Exercise details → Report only the count of lines in the records below that contain the string "JSON". Matching is case-sensitive.

──────── Dataset entries ────────

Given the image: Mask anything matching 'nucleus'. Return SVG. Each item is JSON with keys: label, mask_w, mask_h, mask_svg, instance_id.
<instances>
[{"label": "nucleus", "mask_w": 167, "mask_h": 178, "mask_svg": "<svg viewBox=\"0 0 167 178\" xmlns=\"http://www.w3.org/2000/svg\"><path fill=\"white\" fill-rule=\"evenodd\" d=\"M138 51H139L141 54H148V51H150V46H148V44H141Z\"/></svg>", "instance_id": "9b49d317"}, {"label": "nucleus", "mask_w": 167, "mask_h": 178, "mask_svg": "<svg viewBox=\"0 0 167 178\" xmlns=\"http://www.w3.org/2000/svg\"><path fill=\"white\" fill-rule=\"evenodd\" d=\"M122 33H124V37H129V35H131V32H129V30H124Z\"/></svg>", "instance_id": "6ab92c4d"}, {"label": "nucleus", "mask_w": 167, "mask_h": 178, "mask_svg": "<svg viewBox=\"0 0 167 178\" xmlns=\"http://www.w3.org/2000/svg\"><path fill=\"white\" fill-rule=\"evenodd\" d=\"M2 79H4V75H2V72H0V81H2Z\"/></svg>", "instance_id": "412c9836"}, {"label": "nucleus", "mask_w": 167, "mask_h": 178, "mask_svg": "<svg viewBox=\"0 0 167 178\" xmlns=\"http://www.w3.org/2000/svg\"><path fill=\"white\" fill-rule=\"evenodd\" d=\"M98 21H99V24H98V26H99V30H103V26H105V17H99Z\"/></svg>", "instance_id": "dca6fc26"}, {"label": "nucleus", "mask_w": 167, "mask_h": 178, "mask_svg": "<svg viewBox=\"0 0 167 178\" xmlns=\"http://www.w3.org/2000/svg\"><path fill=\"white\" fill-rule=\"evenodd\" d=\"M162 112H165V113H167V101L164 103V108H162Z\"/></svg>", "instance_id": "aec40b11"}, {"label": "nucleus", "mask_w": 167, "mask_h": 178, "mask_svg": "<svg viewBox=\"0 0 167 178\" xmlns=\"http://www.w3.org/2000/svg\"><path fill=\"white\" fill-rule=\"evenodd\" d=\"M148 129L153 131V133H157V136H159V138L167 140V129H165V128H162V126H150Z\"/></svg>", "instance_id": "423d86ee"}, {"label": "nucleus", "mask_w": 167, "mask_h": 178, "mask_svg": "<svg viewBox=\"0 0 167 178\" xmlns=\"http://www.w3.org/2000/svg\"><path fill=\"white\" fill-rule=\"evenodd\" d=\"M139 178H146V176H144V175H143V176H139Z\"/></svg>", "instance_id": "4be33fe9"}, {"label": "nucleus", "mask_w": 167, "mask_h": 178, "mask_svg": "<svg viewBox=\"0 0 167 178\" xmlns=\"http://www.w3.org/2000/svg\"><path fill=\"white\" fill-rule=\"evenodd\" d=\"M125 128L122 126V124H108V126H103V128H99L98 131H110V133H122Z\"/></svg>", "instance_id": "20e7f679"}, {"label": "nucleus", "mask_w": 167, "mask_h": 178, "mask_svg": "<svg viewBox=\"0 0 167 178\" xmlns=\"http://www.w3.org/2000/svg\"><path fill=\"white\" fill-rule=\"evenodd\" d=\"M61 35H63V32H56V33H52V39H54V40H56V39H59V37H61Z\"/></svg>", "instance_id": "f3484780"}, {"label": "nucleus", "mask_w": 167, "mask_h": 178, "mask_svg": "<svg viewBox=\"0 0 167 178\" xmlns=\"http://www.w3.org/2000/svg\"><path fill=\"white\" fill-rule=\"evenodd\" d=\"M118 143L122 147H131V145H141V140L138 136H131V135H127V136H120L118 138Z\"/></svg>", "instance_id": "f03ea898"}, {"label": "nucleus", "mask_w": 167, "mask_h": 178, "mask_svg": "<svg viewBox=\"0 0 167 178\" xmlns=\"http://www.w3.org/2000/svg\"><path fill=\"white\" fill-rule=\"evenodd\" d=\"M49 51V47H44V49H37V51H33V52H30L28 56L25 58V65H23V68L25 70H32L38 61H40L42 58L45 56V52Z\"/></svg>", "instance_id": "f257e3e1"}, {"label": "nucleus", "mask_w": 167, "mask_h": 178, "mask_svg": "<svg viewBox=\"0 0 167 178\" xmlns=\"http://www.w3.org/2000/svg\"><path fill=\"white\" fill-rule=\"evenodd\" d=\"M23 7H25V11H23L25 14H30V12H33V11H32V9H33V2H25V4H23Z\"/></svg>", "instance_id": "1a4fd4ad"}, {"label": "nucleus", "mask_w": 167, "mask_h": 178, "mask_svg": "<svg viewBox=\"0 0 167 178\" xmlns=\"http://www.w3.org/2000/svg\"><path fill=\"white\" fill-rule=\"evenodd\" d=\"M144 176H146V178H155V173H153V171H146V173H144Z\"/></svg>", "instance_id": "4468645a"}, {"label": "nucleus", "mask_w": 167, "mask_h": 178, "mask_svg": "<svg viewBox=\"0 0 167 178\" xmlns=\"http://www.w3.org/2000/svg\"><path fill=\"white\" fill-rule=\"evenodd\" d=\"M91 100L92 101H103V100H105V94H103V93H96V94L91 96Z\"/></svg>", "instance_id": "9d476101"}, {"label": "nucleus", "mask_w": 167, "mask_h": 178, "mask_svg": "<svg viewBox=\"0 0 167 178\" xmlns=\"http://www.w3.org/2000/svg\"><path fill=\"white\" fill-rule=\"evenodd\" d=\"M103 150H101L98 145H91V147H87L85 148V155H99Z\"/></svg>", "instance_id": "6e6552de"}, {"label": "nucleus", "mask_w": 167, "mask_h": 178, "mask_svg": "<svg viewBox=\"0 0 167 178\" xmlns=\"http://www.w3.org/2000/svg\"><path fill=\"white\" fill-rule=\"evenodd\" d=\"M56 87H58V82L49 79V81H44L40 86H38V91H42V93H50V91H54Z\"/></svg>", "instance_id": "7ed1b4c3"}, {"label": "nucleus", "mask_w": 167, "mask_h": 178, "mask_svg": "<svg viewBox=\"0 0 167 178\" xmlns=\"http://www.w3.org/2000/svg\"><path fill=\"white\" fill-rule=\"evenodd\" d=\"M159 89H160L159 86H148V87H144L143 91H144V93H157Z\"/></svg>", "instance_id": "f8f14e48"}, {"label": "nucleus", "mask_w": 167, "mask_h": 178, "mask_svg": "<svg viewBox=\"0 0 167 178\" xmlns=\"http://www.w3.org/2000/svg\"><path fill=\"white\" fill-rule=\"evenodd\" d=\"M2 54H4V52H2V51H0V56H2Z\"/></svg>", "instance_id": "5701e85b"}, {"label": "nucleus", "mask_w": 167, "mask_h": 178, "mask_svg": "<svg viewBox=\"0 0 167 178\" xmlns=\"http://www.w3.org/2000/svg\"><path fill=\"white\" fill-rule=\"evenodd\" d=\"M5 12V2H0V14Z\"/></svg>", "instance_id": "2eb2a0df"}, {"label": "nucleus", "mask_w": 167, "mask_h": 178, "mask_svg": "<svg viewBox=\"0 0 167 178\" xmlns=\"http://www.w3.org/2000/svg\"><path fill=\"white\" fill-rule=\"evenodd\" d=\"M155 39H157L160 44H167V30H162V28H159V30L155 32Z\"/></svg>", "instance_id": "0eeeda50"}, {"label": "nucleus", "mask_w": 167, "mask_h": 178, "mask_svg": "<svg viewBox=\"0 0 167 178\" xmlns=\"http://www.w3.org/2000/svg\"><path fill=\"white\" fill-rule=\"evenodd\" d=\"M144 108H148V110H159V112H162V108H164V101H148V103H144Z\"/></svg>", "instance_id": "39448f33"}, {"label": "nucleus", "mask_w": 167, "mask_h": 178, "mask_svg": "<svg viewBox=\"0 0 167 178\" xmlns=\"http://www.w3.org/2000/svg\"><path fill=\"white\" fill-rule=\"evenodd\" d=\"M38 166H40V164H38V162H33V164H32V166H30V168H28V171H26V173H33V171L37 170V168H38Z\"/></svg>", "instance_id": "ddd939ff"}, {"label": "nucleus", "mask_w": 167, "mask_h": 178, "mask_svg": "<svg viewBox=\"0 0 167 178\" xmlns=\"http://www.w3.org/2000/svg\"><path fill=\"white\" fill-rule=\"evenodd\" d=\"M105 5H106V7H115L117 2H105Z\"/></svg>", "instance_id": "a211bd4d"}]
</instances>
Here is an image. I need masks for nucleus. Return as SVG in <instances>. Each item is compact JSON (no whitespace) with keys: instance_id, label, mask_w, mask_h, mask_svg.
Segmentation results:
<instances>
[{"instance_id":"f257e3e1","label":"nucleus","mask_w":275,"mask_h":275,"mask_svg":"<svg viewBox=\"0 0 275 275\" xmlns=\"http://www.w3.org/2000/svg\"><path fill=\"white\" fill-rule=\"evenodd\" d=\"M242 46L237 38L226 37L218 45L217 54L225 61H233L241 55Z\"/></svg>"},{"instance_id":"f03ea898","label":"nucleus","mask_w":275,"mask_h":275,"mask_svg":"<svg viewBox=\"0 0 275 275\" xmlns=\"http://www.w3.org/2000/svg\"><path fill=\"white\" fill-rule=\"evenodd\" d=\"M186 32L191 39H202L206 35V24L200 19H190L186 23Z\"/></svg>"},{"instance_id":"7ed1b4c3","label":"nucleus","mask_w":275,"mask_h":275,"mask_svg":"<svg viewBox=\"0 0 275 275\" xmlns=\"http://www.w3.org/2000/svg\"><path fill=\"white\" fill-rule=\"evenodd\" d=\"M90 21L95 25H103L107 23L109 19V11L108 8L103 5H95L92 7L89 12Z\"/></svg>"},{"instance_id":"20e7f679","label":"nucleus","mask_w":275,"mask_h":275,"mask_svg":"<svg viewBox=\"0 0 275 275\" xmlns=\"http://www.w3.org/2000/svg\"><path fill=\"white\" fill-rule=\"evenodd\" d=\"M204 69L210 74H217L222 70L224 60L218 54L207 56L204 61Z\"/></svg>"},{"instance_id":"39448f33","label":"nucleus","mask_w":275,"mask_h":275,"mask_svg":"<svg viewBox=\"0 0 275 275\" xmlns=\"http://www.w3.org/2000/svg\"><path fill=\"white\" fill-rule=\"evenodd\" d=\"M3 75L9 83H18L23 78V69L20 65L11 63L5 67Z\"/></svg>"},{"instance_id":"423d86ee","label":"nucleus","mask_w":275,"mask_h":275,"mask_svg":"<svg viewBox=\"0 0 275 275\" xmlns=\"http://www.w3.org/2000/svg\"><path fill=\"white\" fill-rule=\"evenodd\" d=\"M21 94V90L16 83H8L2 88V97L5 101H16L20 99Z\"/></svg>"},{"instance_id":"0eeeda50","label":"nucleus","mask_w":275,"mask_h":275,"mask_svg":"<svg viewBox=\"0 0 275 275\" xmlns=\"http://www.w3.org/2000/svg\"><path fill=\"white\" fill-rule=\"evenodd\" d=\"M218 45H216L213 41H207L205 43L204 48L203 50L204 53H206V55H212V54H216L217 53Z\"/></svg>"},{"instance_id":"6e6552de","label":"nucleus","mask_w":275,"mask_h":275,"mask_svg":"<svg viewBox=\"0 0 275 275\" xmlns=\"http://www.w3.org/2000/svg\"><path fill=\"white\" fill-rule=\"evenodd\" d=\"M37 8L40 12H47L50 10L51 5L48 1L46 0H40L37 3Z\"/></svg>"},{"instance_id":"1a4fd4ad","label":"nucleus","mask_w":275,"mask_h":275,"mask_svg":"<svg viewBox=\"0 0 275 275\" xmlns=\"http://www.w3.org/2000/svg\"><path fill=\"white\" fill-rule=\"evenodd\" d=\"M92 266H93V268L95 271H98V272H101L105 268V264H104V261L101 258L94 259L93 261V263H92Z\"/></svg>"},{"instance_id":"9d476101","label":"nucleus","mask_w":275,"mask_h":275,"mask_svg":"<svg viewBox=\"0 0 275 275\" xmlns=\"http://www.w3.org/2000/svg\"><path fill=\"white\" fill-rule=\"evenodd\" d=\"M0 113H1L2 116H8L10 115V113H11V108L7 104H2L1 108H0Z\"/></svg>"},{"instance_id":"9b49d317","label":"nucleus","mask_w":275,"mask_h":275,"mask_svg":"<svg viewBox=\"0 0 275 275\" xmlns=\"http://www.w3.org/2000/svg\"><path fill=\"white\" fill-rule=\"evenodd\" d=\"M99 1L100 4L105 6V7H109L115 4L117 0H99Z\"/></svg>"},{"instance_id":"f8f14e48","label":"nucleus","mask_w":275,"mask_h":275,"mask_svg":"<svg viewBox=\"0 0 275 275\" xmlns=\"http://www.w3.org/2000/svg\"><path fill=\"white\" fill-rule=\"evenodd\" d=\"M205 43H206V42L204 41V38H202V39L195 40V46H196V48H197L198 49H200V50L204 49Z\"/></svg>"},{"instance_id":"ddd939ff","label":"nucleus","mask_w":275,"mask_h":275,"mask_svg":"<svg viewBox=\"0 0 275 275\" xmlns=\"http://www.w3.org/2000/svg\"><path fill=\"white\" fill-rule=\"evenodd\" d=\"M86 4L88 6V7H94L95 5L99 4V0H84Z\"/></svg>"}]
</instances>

────────

Task answer → 2